Leaving her chambers, I feel a little better about the situation than I did walking in. Judge Franklin owes Marston some favors, but Leo’s attempt to destroy evidence has made her angry. Under the blaze of scrutiny this trial will draw, Eunice may stiffen her backbone and run a relatively impartial court.
The media frenzy is already underway. Tying men like John Portman and Leo Marston to a dead black man is like waving a red cape in front of a herd of bulls. Twenty-four hours after my accusations hit the paper, Mississippi resumed its role as whipping boy for the nation on race. Celebrated authors and academics weighed in with windy and self-righteous op-ed pieces in every major paper from New York to Los Angeles. At the close of last night’s newscast, a somber-faced Dan Rather recalled his days covering civil rights in Mississippi. Black media stars roundly condemned the state, speaking as though the lynchings of the distant past were still daily occurrences.

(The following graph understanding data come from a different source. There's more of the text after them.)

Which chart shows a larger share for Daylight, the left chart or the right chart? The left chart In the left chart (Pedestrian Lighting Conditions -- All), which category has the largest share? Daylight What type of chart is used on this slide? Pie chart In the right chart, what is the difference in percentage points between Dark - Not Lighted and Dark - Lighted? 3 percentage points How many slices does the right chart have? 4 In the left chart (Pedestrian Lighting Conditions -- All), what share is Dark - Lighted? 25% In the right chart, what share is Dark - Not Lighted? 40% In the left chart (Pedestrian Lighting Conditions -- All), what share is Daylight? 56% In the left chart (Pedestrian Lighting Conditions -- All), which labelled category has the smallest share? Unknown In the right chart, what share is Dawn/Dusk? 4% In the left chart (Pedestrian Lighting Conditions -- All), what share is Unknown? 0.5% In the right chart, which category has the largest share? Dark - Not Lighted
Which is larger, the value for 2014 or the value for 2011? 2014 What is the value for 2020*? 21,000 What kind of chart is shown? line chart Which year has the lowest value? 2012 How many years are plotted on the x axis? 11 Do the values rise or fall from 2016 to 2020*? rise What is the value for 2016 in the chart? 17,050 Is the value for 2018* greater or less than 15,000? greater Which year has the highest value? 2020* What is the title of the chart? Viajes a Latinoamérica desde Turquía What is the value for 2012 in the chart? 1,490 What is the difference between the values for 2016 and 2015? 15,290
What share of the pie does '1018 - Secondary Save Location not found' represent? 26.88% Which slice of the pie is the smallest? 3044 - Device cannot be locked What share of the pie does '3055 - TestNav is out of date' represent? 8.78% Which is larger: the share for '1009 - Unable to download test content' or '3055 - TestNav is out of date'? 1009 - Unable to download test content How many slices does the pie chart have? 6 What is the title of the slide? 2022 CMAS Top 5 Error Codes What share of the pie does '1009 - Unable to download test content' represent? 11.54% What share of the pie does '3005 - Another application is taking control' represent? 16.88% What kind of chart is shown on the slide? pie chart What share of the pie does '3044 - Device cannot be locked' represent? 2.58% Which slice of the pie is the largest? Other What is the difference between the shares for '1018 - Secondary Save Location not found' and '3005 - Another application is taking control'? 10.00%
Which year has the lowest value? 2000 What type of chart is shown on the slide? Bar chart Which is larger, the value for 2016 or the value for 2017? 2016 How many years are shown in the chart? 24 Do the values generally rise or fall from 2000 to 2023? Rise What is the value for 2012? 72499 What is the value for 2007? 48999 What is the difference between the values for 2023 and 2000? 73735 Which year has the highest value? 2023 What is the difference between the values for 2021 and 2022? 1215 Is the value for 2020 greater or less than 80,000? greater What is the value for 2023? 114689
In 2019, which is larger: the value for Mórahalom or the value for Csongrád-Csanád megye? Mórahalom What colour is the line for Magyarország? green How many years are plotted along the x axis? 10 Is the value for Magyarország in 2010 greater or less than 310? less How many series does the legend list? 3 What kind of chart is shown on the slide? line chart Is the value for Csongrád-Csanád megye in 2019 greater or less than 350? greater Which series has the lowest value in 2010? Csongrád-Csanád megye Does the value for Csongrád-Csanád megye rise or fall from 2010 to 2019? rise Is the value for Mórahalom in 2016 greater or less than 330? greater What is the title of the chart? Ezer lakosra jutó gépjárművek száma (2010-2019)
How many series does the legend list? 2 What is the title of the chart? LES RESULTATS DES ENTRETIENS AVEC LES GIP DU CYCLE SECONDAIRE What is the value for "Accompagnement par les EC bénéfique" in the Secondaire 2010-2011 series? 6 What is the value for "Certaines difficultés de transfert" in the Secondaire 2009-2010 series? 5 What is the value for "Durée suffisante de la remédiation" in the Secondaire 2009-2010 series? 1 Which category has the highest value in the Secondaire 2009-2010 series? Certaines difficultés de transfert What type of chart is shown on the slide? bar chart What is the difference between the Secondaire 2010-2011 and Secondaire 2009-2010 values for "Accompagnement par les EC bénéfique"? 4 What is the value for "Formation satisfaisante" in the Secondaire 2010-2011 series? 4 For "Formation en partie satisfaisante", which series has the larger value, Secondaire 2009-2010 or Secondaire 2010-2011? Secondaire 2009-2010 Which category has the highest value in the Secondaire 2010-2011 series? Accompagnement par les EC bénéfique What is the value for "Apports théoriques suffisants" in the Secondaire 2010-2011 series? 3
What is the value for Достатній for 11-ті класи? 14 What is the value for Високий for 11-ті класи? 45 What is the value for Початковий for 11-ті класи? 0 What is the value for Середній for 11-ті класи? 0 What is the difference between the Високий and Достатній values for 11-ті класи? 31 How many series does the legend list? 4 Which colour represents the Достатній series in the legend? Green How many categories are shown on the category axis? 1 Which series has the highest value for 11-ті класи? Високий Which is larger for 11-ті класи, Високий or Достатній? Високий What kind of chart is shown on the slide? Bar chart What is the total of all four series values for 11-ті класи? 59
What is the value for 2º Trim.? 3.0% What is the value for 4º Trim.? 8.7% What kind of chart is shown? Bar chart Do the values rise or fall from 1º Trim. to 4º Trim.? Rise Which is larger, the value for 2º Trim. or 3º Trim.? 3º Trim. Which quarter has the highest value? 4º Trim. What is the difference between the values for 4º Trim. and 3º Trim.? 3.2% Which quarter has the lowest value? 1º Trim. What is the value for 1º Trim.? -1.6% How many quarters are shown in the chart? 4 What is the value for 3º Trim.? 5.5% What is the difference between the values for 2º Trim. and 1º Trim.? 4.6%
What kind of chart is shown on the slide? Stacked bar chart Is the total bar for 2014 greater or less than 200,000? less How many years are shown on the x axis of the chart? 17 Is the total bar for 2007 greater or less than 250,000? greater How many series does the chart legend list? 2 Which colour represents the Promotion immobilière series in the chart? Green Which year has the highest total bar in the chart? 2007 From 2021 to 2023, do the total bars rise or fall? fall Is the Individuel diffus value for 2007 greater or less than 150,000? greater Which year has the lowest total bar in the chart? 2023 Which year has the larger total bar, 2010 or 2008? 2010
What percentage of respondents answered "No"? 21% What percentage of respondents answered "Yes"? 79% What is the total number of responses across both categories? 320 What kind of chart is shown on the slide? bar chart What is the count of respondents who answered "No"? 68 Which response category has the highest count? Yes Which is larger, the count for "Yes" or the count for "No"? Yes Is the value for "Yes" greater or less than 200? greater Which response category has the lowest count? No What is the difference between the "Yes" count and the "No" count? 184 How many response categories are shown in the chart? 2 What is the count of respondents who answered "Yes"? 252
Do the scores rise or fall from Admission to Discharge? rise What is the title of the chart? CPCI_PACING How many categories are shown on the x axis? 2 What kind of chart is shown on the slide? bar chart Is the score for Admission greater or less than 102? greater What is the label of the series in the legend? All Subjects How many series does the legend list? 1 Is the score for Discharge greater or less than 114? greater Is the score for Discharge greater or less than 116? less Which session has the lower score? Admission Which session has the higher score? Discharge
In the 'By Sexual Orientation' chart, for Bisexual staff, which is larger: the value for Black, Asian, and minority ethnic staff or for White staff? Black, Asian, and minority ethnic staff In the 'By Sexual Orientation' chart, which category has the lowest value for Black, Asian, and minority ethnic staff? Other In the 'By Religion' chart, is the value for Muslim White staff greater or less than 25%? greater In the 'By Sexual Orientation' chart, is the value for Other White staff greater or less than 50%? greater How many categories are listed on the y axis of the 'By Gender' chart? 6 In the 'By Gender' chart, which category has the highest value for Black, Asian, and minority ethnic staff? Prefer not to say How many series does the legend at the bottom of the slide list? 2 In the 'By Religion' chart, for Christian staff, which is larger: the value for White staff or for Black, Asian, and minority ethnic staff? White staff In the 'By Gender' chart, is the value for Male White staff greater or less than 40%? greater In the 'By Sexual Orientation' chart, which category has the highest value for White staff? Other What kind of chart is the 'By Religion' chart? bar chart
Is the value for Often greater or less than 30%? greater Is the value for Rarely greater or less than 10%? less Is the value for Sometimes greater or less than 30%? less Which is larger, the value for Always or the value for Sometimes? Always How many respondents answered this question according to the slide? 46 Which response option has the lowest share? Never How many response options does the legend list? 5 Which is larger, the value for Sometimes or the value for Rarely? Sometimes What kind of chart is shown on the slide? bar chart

Contrary opinions were few, and the battle was becoming embarrassingly one-sided until this morning, when into the fray charged my old friend Sam Jacobs, the self-styled Mississippi Jew, who in a half-humorous letter to the
New York Times
pointed out that while Mississippi might seem behind the times to outsiders, it actually had its collective finger on the pulse of America. The Magnolia State, Sam opined, had given the world William Faulkner, Elvis Presley, and Tennessee Williams. And while that holy trinity of American culture ought to be enough for anybody, for skeptics there were also Robert Johnson, Richard Wright, Jimmy Rodgers, and Muddy Waters; Leontyne Price, Charley Pride, Tammy Wynette, and John Grisham; Howlin’ Wolf, B.B. King, four Miss Americas, and Oprah Winfrey. And while boneheaded nuisances like the Ku Klux Klan had committed atrocities to shame the South Africans, and slavery had come near to breaking an entire people, you couldn’t by God refine gold without a fire. The state of Israel was created from the ashes of the Holocaust, and Mississippi was on its way to redemption. Why, the legacy of blues music alone, declared Sam, which was jazz and rock ’n’ roll, had done more to end the Cold War than all the thin-blooded diplomats ever minted at Harvard and Yale.